Avec la Sculpture dédiée au dieu Gou, voici un autre exemple qui témoigne de la complexité des revendications patrimoniales. Cette statue de fer à laquelle des pouvoirs magiques guerriers sont attribués fut réalisée vers 1858 par l’artiste Ekplékendo Akati à Abomey, au royaume de Dahomey. C’est en 1894 que les troupes coloniales françaises s’en emparèrent et l’emportèrent en France où elle a séjourné de musée en musée, à Paris. Or non seulement cette sculpture fit l’objet d’un vol de la part du roi du Dahomet Glélé, un esclavagiste local sanguinaire connu pour avoir pratiqué de nombreux sacrifices humains, mais le sculpteur lui-même fut capturé et déporté de Doumé où il vivait1. Malgré les demandes de restitution, cette sculpture tout à fait singulière demeure jusqu’à aujourd’hui dans une antenne du musée du Quai Branly, le Pavillon des Sessions, à Paris. Peut-être en raison du fait qu’elle est devenue une « icône » dont Picasso et Apollinaire se sont inspirés, elle n’a pas fait partie, contrairement à ce qui était prévu, du lot de 26 objets qui a été récemment restitué au Bénin par la France. Connaissant son histoire, pourrait-on prendre au sérieux les déclarations officielles qui ont accompagné l’inauguration de la première exposition du trésor retrouvé à Cotonou, si elle en était venue à en faire partie ? Pourrait-on trouver crédible l’idée que cette exposition exprime, comme l’a affirmé le ministre béninois de la culture, « une fierté et une foi en ce que nous fûmes, en ce que nous sommes, et en ce que nous serons » et qu’elle est « le ferment de l’unité nationale » ? Que « Voilà le Bénin révélé2. » ?

Photographie Simon Birman, 2012
Photographie Simon Birman, 2012
La sélection présentée ici produit cependant une sorte de malaise : les sculptures émergeant de leur emballage évoquent à la fois des objets précieux, des malades et des prisonniers. C’est ce malaise que j’ai voulu exprimer dans cet article. Il n’est pas destiné à mettre en cause l’institution muséale mais à la questionner. Les photographies qui confrontent des époques fort différentes témoignent d’une tension entre déplacement et soin qui traverse les âges. Une fois placées dans une réserve de musée, les œuvres délocalisées, détachées de leur environnement originel, ne sont toutefois pas « nulle part ». La réserve leur fournit une nouvelle demeure où, en fonction du hasard de leur emplacement, elles semblent engagées dans une espèce de dialogue silencieux.
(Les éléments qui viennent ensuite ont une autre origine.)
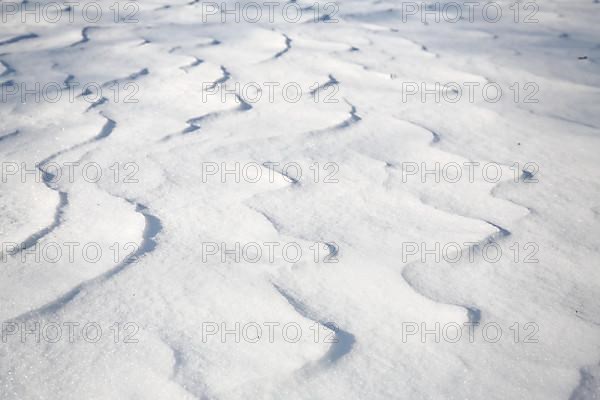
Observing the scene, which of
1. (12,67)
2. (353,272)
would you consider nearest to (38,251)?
(353,272)

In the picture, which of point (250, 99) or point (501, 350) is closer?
point (501, 350)

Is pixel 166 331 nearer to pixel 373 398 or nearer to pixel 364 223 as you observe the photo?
pixel 373 398

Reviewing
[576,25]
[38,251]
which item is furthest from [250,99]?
[576,25]

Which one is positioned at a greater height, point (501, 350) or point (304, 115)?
point (304, 115)

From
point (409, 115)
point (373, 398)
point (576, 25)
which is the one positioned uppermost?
point (576, 25)

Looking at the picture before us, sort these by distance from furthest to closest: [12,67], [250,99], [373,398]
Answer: [12,67]
[250,99]
[373,398]

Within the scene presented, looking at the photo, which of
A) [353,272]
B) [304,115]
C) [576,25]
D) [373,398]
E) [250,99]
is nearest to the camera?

La restitution est un acte qui interroge frontalement la nature des œuvres d’art et leurs liens avec les environnements qui leur confèrent sens et valeur. On voudrait que l’original demeure en son point d’origine. Ce qui peut se comprendre de plusieurs manières : parce que l’original « devrait » quelque chose à son origine, ou parce que l’original ne pourrait être activé que par ses fonctions originelles (le dieu Gou en l’occurrence doit être nourri par le peuple qui le révère pour exercer ses pouvoirs) , ou encore parce que l’origine formerait le seul écosystème viable pour l’original, faute de laquelle ce dernier perdrait toute valeur, etc.

Quant aux partisans d’un art autonomisé par rapport à ses conditions locales de production et de sens, pourraient-ils se contenter de reproductions ou de copies (les progrès en la matière étant prodigieux) ? Absolument pas. De leur point de vue, l’original est d’autant plus requis qu’une fois détaché de son lieu de production, il devient véritablement irremplaçable. C’est dans l’original, et nulle part ailleurs, que se condensent les caractères essentiels de son environnement initial : le chef-d’œuvre les totalise tout en les dépassant. Comme pour Hegel, l’œuvre d’art est tenue pour exprimer, ou mieux, incarner, l’esprit d’un peuple, et c’est dans la reconnaissance publique de cette incarnation que résident son moment de vérité et son universalité. L’esthétique se détache de l’ethnique.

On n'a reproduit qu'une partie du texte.